A provision of the North American Free Trade Agreement (NAFTA) lifting tariffs on corn -- Mexico's staple food -- kicked in on January 1, 14 years after the agreement between the three neighbors came into being.

Many farmers in Mexico have been against NAFTA from the start, but their protest has escalated as the date for lifting corn tariffs approached.

The National Peasant Confederation (CNC), Mexico's chief farmers' union with more than five million members, has also warned against NAFTA regulations lifting tariffs on milk and sugar cane products.

Farmers also say that government subsidies their counterparts in Canada and United States receive are unfair. CNC said farmers get some 20,000 dollars in annual subsidies in the United States compared to only 700 dollars in Mexico.

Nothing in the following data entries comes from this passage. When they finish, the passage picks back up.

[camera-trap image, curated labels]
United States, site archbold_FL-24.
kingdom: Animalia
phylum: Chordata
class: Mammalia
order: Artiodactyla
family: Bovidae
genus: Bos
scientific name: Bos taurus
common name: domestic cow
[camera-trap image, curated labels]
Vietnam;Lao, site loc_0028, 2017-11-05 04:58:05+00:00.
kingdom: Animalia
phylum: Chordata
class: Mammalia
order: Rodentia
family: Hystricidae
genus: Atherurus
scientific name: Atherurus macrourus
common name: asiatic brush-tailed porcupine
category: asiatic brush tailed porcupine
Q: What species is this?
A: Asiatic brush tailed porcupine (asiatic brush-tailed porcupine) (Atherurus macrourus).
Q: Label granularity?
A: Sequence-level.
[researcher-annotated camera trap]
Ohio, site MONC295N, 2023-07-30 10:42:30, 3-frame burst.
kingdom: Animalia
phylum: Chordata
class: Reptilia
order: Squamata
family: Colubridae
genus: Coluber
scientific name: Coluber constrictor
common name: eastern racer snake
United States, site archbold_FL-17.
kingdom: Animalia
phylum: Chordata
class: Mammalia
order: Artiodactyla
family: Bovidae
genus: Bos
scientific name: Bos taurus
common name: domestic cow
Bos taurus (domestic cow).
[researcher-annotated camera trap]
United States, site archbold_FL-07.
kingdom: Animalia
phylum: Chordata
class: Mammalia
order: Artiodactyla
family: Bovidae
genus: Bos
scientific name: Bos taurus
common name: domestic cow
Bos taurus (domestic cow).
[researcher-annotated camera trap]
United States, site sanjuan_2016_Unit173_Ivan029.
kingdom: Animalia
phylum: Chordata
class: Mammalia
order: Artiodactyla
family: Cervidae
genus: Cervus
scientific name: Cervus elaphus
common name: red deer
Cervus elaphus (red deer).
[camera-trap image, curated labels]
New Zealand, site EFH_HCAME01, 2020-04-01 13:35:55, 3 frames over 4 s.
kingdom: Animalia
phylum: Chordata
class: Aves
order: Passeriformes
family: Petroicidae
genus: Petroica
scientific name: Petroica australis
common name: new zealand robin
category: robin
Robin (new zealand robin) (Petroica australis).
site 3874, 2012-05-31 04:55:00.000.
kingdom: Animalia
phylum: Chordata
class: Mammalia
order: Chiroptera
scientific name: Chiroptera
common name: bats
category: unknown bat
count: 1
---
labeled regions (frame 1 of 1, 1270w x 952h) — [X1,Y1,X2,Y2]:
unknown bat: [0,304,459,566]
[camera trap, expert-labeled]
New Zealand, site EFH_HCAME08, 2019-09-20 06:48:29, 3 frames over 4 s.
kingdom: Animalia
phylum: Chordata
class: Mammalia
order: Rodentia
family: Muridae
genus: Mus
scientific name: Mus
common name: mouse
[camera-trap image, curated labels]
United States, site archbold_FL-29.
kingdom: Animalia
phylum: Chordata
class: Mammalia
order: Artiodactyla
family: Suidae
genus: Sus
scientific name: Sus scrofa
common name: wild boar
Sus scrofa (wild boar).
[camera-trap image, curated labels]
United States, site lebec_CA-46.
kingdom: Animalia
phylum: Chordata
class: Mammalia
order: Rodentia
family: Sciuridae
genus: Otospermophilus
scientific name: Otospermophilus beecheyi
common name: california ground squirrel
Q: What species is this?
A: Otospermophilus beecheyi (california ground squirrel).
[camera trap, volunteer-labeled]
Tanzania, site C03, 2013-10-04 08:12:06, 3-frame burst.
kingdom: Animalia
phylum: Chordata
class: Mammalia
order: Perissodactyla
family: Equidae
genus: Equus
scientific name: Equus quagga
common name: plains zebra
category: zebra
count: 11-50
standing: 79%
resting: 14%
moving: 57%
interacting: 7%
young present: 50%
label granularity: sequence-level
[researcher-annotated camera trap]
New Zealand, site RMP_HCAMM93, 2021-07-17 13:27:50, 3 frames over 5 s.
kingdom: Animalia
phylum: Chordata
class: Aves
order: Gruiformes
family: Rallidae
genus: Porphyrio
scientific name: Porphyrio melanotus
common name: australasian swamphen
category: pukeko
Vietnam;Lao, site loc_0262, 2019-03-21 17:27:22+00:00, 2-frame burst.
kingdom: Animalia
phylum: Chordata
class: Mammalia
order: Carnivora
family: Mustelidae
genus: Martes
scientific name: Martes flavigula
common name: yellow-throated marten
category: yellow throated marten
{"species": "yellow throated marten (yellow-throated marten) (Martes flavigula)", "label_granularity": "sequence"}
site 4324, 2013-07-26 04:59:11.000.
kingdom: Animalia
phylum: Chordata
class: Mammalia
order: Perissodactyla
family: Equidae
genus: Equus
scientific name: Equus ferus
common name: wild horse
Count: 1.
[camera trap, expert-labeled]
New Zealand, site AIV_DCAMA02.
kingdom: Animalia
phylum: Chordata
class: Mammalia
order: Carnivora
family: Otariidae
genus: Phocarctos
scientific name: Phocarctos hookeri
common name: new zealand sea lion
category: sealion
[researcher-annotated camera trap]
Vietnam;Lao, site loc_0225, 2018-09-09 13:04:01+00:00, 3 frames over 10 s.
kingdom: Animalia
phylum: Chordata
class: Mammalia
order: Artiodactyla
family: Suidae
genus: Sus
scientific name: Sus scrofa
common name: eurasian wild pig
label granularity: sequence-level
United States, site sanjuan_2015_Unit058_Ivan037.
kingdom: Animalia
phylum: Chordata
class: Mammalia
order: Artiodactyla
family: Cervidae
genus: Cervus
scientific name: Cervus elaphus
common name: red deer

They also complain of mounting fuel, fertilizer and electricity prices which they claim represent 60 percent of the average cost of running a farm and place them at a severe disadvantage to their northern competitors.

The farmers and opposition politicians are insisting that some NAFTA provisions be renegotiated, but the three NAFTA governments refuse to do so.

Canada's Agriculture Minister Gerry Ritz last week said the United States, Mexico and Canada were pleased at how NAFTA was working and saw no reason to reopen negotiations.

Leftist opposition lawmaker Victor Quintana, however, asked that "at least corn and beans be removed" from the list of products allowed tariff-free into Mexico.

The NAFTA agremeemnt, he told reporters, "is a disaster for Mexican farmers, for the people's food security, for national security and for the country's democratic rule."

For University of Chapingo agronomist Rita Schwentesius, the 1,000 farm products exempt of tariffs since January 1 "will have no ecomomic impact. There will be no crisis because grain prices (corn and beans included) have gone up on the international market."

But corn grower Luis Valdiga, 49, who drove his tractor here from central Aguascalientes state, saw things differently.

"Before NAFTA we could live off our crops. Now they're worthless. What can we do?"